- Passage provided:
+--

Thus, when power supply 132 supplies power to the base electrode 124, the resistance R2 of the resistive layer 130 limits the amount of current that is delivered by power supply 132 to the three microtips 122 through the corresponding resistors R1. Thus, resistors R2, R1 would guard against current surge and reduce damage to the microtips caused by such power surge. Furthermore, by limiting the total amount of current that is delivered to all of the microtips 122 in a particular cold cathode field emitter array for addressing a row of pixels, and by including redundant microtips in each array, the lifetime of the array can be enhanced several times over conventional structures. Since the presence of resistor R2 limits the total amount of current that is delivered to the microtips in the array and redundant emitters are added, not all of the emitters in the row will emit electrons, so that initially, some of the microtips either do not emit electrons or emit electrons at a lower rate. Whether a particular microtip will emit electrons or not depends on its I-V characteristics. After some period of operation of the display, the microtips that have been operating at full capacity will have shorter lifetimes compared to those not emitting electrons or emitting electrons at a lower rate. Thus, such fully operating microtips will become defective first. However, when this happens, the Applicants found that the microtips that have not been, to this point in time, emitting electrons or only emitting electrons at a lower rate will, in such circumstances, take up the slack and begin to either emit electrons where they did not before or emit electrons at a higher rate than before. In this manner, the total amount of current delivered by power supply 132 through resistors R2, R1 to the microtips 122 to be emitted as electrons, remain essentially constant, until such excess redundant microtips have also been used up. Thus, by using the cold cathode field emitter structure 120 of FIG. 6A together with the addition of redundant microtips to each array for addressing a row of pixels, the lifetime of the display can be increased several fold over conventional field emitter displays. This is illustrated in FIG. 7A.

+--

- Task requirements: Please say whether each of these statements agrees with the passage on field emitter arrays, giving yes or no and quoting the words that decide it. 1. Resistor R2 limits the total current delivered to the microtips in the array. 2. Microtips running at full capacity last longer than those emitting at a lower rate. 3. Whether a microtip emits electrons depends on its I-V characteristics. The material that comes next has no connection to the passage on field emitter arrays.

+--

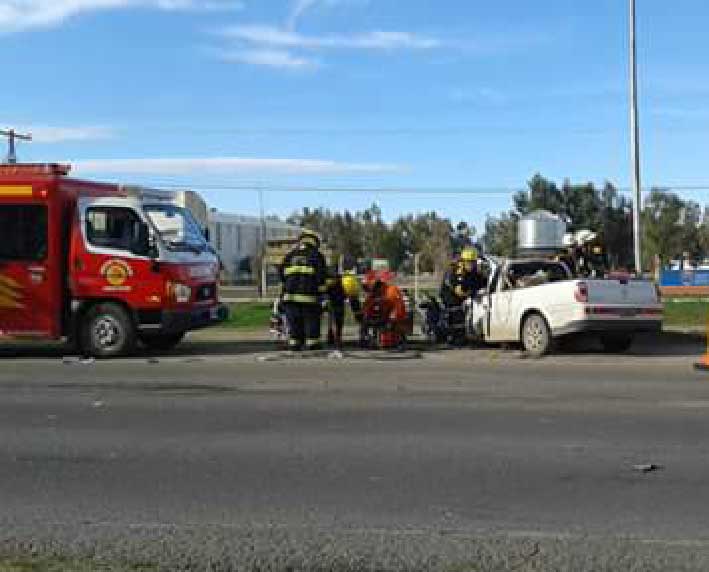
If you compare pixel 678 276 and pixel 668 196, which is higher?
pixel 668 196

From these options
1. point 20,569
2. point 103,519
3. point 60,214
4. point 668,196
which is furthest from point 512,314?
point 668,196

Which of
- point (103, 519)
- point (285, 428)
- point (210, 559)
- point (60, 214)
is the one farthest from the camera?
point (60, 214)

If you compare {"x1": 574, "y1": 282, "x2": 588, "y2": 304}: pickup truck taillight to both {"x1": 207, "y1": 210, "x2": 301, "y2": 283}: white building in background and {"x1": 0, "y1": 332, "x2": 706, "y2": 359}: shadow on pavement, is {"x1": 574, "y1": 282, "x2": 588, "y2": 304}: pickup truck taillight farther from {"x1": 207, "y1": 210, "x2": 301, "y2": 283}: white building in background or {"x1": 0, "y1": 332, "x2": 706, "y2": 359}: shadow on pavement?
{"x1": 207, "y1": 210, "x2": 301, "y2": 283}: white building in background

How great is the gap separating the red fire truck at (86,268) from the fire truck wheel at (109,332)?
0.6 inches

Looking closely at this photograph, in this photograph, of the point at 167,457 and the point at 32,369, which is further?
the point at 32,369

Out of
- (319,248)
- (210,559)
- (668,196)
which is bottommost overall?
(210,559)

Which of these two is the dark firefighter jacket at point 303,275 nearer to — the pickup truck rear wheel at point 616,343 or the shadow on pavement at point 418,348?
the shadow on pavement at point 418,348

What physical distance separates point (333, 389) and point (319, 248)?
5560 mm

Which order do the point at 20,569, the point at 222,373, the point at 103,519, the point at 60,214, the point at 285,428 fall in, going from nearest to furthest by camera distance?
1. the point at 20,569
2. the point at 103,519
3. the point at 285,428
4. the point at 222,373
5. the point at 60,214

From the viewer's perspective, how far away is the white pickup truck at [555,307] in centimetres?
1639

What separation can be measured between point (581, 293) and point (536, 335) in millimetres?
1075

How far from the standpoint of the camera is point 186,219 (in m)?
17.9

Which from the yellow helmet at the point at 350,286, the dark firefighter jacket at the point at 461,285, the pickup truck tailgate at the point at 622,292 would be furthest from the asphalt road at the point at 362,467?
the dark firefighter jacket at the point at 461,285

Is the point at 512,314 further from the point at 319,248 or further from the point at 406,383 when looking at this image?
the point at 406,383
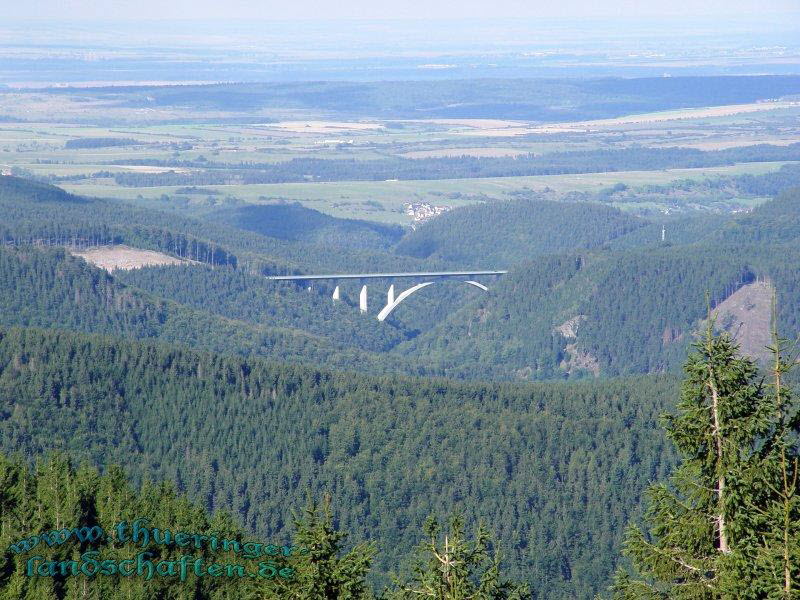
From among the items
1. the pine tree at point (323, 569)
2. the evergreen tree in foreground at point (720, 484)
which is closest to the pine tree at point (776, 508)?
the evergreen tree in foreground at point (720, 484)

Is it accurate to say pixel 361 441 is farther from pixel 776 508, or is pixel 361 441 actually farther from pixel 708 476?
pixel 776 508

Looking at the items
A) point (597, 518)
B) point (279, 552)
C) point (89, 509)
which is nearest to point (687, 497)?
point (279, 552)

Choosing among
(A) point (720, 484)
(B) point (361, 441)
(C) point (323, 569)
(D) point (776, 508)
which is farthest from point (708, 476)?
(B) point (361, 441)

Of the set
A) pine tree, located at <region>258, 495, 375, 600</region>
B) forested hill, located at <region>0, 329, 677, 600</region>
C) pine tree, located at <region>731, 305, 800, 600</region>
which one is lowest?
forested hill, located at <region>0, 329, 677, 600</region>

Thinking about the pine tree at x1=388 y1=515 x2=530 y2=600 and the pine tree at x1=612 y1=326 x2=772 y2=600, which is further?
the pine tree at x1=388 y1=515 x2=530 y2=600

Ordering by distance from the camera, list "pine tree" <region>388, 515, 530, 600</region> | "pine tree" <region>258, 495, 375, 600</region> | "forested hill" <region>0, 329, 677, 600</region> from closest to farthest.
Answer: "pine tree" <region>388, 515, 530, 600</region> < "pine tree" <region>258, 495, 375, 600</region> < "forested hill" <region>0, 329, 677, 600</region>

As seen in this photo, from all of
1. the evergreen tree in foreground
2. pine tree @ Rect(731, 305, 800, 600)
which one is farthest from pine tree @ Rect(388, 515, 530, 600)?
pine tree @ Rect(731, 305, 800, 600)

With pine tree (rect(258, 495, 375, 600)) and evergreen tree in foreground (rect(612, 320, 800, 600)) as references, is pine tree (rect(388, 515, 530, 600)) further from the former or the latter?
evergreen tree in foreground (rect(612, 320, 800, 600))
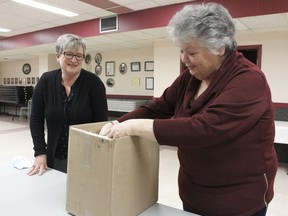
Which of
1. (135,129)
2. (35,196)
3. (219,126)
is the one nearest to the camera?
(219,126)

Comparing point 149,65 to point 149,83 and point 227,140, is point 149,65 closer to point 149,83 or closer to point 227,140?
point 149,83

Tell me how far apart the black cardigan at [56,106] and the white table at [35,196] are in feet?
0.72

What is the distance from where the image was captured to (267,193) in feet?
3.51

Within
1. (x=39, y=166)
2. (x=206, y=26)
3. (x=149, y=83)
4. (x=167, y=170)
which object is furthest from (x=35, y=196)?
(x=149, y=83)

+--

- Exercise result:
1. Yes: "the presence of resistor R2 limits the total amount of current that is delivered to the microtips in the array"
2. No: "the microtips that have been operating at full capacity will have shorter lifetimes compared to those not emitting electrons or emitting electrons at a lower rate"
3. Yes: "Whether a particular microtip will emit electrons or not depends on its I-V characteristics."